> Assignment
Copy the text on the Tampere camp from "Tampere camp (also" up to and including "War Battle of Tampere.".

> Document segment
....

Concentration camp in Finland during 1918

Tampere camp (also Kalevankangas camp) was a concentration camp operating from 6 April 1918 to 15 September 1918 in the Kaleva district of Tampere, Finland. It was set up for the Reds captured by the White Army after the Finnish Civil War Battle of Tampere.

== History ==
Tampere camp was established on 6 April 1918 to house the approximately 11,000 Red Guard members who had been captured after the Battle of Tampere. Hundreds of Reds were executed right after the capitulation but as the number of prisoners increased, the Whites decided to set up a concentration camp at the site of the former Russian Army garrison in the Kalevankangas heath. The captured Reds were first gathered in the Central Square and then marched to the camp located 2 kilometres east of the town. Some of the prisoners were first held at local schools and other public buildings, by the end of May they were all transported to the Tampere camp. The camp was composed of 21 military barracks and several other buildings. The area was surrounded by barbed wire and guarded with machine guns.

....

> Source material
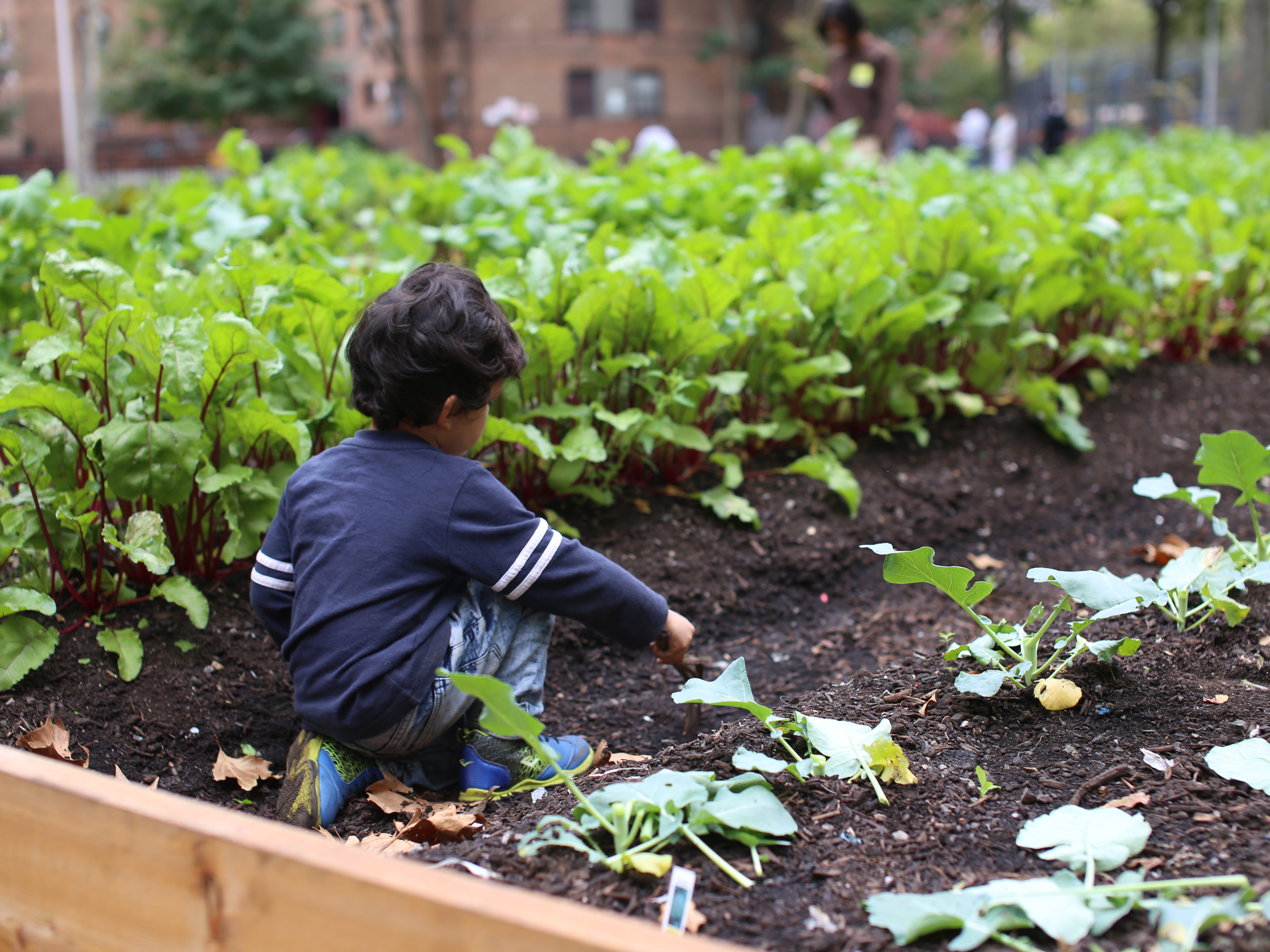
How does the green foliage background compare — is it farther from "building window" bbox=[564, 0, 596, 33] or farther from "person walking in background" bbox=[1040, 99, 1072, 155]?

....

> Response below
Tampere camp (also Kalevankangas camp) was a concentration camp operating from 6 April 1918 to 15 September 1918 in the Kaleva district of Tampere, Finland. It was set up for the Reds captured by the White Army after the Finnish Civil War Battle of Tampere.